Data entries:
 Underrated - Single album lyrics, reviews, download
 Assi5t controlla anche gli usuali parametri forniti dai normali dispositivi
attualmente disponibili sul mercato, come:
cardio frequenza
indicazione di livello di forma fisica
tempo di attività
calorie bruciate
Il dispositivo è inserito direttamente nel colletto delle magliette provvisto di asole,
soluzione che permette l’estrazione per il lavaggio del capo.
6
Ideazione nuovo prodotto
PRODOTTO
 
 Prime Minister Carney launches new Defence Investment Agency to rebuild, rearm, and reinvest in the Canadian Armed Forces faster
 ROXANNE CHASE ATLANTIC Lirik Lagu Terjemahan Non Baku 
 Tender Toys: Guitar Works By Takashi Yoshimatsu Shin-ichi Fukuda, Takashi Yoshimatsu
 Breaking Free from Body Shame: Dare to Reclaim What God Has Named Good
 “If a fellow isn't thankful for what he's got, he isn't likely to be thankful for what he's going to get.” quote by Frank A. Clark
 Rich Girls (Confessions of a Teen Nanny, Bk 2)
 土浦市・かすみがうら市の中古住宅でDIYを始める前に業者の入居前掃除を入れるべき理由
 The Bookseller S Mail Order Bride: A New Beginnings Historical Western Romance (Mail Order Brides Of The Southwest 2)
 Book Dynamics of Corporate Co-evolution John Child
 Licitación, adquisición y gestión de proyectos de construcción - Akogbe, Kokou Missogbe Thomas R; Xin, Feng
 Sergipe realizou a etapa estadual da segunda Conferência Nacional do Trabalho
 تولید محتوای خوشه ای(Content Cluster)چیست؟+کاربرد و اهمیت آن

#### Instructions for the task:
Reproduce every item above word for word, keeping each line as it stands.

#### Problem solution:
 Underrated - Single album lyrics, reviews, download
 Assi5t controlla anche gli usuali parametri forniti dai normali dispositivi
attualmente disponibili sul mercato, come:
cardio frequenza
indicazione di livello di forma fisica
tempo di attività
calorie bruciate
Il dispositivo è inserito direttamente nel colletto delle magliette provvisto di asole,
soluzione che permette l’estrazione per il lavaggio del capo.
6
Ideazione nuovo prodotto
PRODOTTO
 
 Prime Minister Carney launches new Defence Investment Agency to rebuild, rearm, and reinvest in the Canadian Armed Forces faster
 ROXANNE CHASE ATLANTIC Lirik Lagu Terjemahan Non Baku 
 Tender Toys: Guitar Works By Takashi Yoshimatsu Shin-ichi Fukuda, Takashi Yoshimatsu
 Breaking Free from Body Shame: Dare to Reclaim What God Has Named Good
 “If a fellow isn't thankful for what he's got, he isn't likely to be thankful for what he's going to get.” quote by Frank A. Clark
 Rich Girls (Confessions of a Teen Nanny, Bk 2)
 土浦市・かすみがうら市の中古住宅でDIYを始める前に業者の入居前掃除を入れるべき理由
 The Bookseller S Mail Order Bride: A New Beginnings Historical Western Romance (Mail Order Brides Of The Southwest 2)
 Book Dynamics of Corporate Co-evolution John Child
 Licitación, adquisición y gestión de proyectos de construcción - Akogbe, Kokou Missogbe Thomas R; Xin, Feng
 Sergipe realizou a etapa estadual da segunda Conferência Nacional do Trabalho
 تولید محتوای خوشه ای(Content Cluster)چیست؟+کاربرد و اهمیت آن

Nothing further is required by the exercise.